Son « art-pour-l’art » signifiait un art dégagé de toute considération autre que l’artistique, telle que la morale et la sociologie. Beaucoup d’écrivains superficiels ont compris qu’il s’agissait de l’absolutisme de la forme. Ils ont écrit pour ne rien dire et Dieu sait quel avenir leur est réservé ; ils voudraient réduire la littérature à une musique bien inutile, faisant double emploi et d’une évidente infériorité. Qu’ils remarquent bien que si, malgré leur défaut de pensée, ils peuvent écrire, c’est parce qu’ils exploitent les créateurs : ce sont des parasites, uniquement capables de déplacer des mots et d’arranger des phrases ; ce sont de simples mercuriens, dont Flaubert n’a probablement pas pressenti l’apparition, parce qu’à son époque, là n’était pas le danger. Dans quelle rage, il entrerait s’il savait l’abus qu’on a fait de sa doctrine, bien que ce soit l’histoire de tous les réformateurs.

Néanmoins, il ne faut pas croire qu’il suffit d’avoir une idée pour composer une œuvre d’art.
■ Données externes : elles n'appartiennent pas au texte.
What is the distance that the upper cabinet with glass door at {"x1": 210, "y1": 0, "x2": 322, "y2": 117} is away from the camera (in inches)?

La mode revient aux romans et aux pièces à thèse sociale. Il n’est pas impossible que quelques-uns de ces ouvrages soient esthétiques, mais cela ne l’implique pas nécessairement ; il n’y a pas de genres et de sujets bons et mauvais, mais des auteurs. Il faut écrire ce pour quoi on se sent destiné et inspiré ; néanmoins se mettre en garde contre tout ce qui peut tirer son succès d’éléments étrangers à l’art d’écrire, défini par Boileau, Buffon et Flaubert. Les considérations politiques, morales et sociales sont bien tentantes et insidieuses. Il ne suffit pas de discuter sur le mariage, le divorce, l’adultère, la maternité, la pathologie, la puériculture pour composer une bonne pièce. On peut faire ainsi une œuvre utile ; elle n’est pas nécessairement belle. Beaucoup d’ouvrages artistiques ne sont jugés que par les passions politiques qu’elles excitent et rien de plus étonnant que l’Ennemi du peuple applaudi par les socialistes ! Il y a beaucoup d’autres exemples de ce malentendu.

Je crois qu’il était bon de dire ces choses, car notre littérature, si bien reconstituée par Flaubert, subit deux assauts opposés : le premier, qu’il a sans doute provoqué parce qu’il n’en a pas vu le péril, vient de ces sortes de dandys du style, dépourvus d’idées et de sentiments ; l’autre est celui contre lequel il a lutté toute sa vie, parce qu’il voulait l’art absolu, libéré des principes étrangers aux siens et se suffisant à lui-même, comme le sont la science et la philosophie de nos jours.

Une nouvelle lecture de toutes les œuvres de Flaubert sera la meilleure démonstration de ce que j’avance.

 

(1) Aujourd’hui, nous disons flaubertiste.

(2) Il est possible qu’il s’agisse de Hugues Delorme, qui fut journaliste à Rouen, avant de l’être à Paris et qui publia de nombreux bout-rimés, à la manière de Franc-Nohain.

(3) Le Dr Maridort est demeuré célibataire, voulant conserver le souvenir d’une jeune fille, à qui il était fiancé, et qui mourut au cours d’une épidémie d’influenza.